## Short exercise:
Reproduce every line of the listing below verbatim, omitting the pictures from your answer.

>> begin

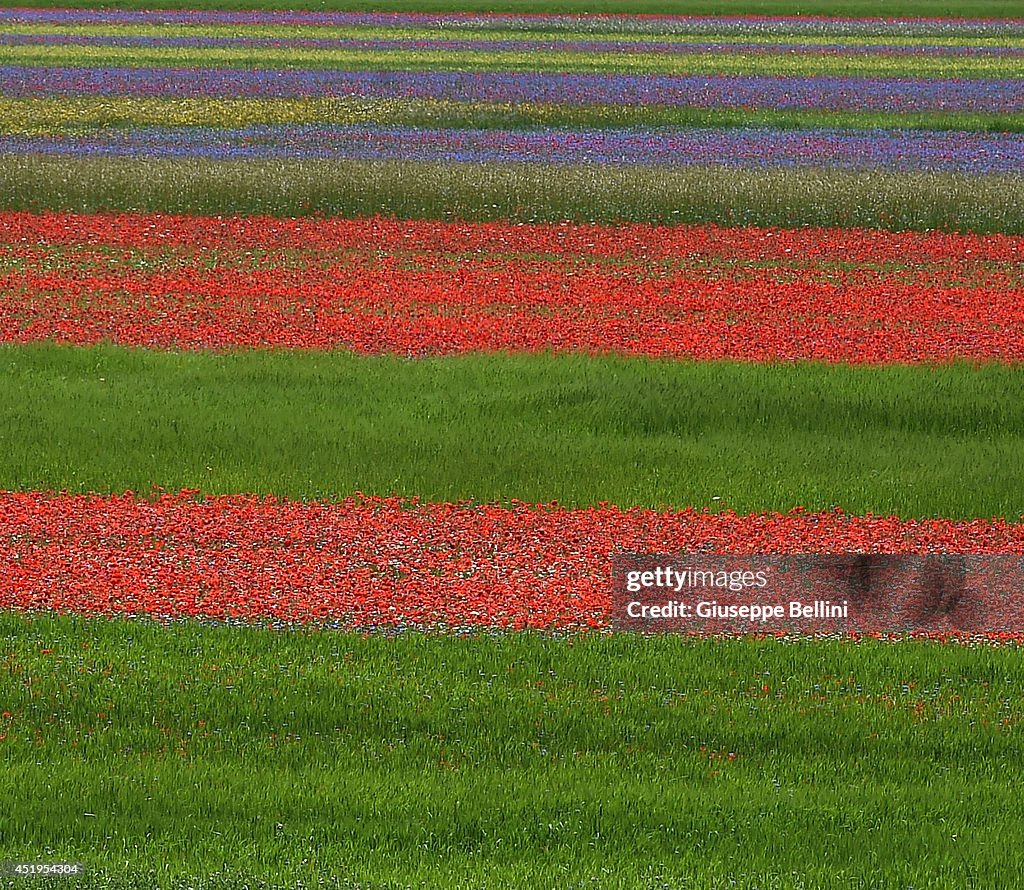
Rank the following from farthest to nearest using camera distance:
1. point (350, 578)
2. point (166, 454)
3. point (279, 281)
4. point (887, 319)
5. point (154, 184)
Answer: point (154, 184)
point (279, 281)
point (887, 319)
point (166, 454)
point (350, 578)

>> end

## Task result:
Rank the following from farthest to nearest using camera distance:
1. point (350, 578)
2. point (166, 454)
3. point (279, 281)
4. point (887, 319)
5. point (154, 184)
Answer: point (154, 184)
point (279, 281)
point (887, 319)
point (166, 454)
point (350, 578)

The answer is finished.